Sadly, in 1975, Nova folded. And punk began…

Baker began to work closely with Vivienne Westwood on the hugely influential Nostalgia of Mud collection. Westwood was intrigued by Baker and her openness, her disparate sense of style. Baker began to rag her hair and pioneered the white girl Rasta look of the early 1980s, influencing the likes of Boy George and designer Sue Clowes. Later still, she worked on the Katharine Hamnett shows with clothes that embodied a new kind of London-centric cool.

Her influence on successful stylists such as 10’s Sophia Neophitou, Katy England, Carine Roitfeld and Katie Grand is incalculable. Baker is the progenitor. The first to style shows, to collaborate with designers and the first to really influence the catwalks. Her incredible work with the photographer Oliviero Toscani for Benetton in the 1980s is the stuff of styling legend.

“We did pictures of black babies amongst white ones. We did Arabs with Jews. I would style them all in this way. By the time Toscani got into women giving birth, he didn’t really need a stylist!”

The role of the stylist as we know it really began to change in the 1990s, argues Baker, when the stylist became terribly important. Or when the stylist became as important as the designer. Or when the stylist became the designer. “You had somebody like Tom Ford, who was a stylist, coming in to take over [at Gucci]. That kind of thing began to happen with people who possessed a fantastic fashion sense. They have something that actually relates to the way the public out there is thinking and the stuff then sells.”

And when a stylist becomes too involved, or rather a celebrity replaces a designer and the whole creative process is bastardised, Baker gets angry. She wrote this to me in an email:

“I am deeply hurt by the media obsession in what is a very creative world. Fashion design is an art form. Designers who make it to the top are the most creative minds working in this field, the use of cloth/pattern/shape is a skill you own as a designer and are able to use to produce clothing that inspires and changes the way we the public perceive clothing and what we want to wear and identify with. And for a celebrity to come along with a fashion collection, and the public to lap it up, is deeply upsetting, depressing and disgusting. All they do is take their favourite pieces from their wardrobe and get it copied, copied, copied. It goes with the general dumbing down of the populace.  Lemming-like, they all rush head first into this bottomless pit of stupidity and unfortunately do not expire, rather they rush after the next celeb on the horizon.”

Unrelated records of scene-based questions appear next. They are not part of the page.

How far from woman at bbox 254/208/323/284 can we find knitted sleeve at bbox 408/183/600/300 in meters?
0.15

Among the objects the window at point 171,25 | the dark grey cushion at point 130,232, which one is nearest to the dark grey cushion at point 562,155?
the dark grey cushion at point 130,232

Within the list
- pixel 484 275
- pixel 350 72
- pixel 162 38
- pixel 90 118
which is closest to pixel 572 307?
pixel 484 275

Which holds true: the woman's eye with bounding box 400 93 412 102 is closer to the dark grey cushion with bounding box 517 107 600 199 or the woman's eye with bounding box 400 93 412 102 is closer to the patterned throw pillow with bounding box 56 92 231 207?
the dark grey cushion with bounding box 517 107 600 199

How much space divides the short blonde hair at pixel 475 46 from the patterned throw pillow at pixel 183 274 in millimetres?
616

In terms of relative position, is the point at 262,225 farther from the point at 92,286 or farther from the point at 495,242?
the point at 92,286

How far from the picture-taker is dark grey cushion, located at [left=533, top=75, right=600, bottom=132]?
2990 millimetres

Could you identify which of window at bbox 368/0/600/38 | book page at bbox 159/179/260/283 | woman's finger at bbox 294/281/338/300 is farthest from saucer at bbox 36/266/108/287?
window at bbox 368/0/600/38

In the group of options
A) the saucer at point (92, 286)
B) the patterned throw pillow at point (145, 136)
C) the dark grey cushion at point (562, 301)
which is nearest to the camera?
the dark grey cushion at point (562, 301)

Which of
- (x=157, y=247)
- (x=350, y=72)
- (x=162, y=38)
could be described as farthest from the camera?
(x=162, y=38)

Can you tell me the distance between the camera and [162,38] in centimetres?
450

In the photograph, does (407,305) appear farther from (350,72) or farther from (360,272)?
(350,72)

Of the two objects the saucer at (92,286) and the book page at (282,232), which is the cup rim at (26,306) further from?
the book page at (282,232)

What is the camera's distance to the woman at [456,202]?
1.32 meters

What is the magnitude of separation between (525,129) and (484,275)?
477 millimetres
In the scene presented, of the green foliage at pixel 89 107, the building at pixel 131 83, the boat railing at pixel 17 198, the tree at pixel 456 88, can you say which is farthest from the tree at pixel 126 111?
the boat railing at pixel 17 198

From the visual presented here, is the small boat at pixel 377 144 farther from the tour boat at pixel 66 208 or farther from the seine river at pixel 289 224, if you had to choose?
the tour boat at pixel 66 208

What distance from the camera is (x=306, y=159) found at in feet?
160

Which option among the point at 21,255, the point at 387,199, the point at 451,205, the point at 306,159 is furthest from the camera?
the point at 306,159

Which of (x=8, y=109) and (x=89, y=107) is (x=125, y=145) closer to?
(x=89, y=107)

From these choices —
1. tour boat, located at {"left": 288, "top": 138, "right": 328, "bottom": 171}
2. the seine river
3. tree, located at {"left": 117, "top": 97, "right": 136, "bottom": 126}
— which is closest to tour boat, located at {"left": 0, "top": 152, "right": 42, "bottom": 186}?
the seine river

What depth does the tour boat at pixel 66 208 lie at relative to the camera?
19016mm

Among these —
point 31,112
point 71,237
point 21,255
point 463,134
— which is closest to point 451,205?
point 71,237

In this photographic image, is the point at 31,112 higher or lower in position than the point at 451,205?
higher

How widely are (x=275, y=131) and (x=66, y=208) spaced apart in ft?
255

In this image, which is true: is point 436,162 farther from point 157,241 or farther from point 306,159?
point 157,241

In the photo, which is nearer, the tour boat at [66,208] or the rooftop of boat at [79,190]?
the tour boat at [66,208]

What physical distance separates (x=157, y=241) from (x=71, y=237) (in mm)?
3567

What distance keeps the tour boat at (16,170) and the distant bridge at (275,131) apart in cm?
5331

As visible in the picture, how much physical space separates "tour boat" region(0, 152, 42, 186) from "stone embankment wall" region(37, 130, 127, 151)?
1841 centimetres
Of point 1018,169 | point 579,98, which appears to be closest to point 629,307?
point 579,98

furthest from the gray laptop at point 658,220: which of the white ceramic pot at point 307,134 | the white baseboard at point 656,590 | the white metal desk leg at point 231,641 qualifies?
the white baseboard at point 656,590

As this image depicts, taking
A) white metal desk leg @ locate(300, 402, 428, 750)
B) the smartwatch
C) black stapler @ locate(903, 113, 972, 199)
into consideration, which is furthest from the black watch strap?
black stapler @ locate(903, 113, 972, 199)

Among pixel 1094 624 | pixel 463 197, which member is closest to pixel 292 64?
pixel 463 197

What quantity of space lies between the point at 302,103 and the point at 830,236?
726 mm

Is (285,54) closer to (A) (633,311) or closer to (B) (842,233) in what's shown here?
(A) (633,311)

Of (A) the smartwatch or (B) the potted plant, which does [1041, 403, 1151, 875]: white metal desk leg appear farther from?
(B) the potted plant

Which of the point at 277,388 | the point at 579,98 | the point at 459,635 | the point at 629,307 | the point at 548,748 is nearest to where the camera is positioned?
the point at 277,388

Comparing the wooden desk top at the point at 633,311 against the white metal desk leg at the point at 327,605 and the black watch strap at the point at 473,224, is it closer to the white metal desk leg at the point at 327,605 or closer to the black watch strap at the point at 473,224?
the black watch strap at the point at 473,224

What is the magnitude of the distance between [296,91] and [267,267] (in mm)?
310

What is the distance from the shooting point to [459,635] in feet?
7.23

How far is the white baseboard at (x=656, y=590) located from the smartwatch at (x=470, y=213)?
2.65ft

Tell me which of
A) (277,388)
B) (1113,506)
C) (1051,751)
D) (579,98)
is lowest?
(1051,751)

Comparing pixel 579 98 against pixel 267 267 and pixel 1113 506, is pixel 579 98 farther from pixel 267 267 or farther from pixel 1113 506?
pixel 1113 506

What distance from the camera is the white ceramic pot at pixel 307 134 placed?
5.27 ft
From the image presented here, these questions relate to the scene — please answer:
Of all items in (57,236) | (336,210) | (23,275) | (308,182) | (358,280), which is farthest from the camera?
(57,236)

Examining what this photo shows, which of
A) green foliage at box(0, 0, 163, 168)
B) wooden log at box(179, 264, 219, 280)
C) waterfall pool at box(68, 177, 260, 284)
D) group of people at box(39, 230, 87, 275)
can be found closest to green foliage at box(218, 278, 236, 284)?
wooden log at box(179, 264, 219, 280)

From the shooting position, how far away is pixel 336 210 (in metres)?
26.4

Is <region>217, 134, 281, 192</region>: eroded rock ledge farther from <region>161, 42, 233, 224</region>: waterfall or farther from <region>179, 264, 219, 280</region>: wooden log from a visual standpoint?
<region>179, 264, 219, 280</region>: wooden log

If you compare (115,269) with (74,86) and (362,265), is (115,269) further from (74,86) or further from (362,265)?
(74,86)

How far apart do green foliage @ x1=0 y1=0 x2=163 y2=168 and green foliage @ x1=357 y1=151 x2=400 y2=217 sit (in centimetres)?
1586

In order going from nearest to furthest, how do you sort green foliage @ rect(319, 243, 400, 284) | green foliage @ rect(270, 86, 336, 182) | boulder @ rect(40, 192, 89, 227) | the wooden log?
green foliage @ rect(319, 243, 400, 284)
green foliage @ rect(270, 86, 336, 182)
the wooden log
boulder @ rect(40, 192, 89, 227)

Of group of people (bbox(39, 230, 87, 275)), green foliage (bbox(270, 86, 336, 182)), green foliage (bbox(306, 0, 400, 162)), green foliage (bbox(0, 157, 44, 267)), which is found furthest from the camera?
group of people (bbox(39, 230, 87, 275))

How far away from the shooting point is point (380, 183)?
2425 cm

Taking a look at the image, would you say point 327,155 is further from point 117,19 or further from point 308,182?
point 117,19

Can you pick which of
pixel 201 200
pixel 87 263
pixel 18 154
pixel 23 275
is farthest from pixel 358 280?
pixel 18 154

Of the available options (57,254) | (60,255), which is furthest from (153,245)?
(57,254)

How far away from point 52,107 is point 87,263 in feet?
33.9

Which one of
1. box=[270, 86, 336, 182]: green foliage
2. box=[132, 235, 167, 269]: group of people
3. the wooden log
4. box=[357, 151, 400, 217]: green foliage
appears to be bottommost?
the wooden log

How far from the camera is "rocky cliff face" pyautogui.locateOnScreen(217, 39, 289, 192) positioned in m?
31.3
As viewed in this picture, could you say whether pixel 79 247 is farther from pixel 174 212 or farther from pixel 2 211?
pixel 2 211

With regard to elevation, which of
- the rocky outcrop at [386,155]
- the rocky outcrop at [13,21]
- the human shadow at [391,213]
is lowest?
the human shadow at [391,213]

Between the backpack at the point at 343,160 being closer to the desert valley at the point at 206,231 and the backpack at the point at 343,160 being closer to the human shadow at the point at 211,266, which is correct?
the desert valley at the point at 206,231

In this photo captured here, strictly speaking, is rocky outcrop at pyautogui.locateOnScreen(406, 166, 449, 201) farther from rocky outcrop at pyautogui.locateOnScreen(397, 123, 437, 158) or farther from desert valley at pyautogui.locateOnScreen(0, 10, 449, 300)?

The last word goes to our hero about the march of the working woman in the 1980s and her feelings about today’s slovenly approach to dress: “That was a huge thing, going to work. We went through that whole period where you had to dress up and you had to fit in with men to work hard, to be smart like them, wear suiting. Now things are horribly casual and people are wearing jeans to work. People actually wear flipflops to work… I think we need Dior back.”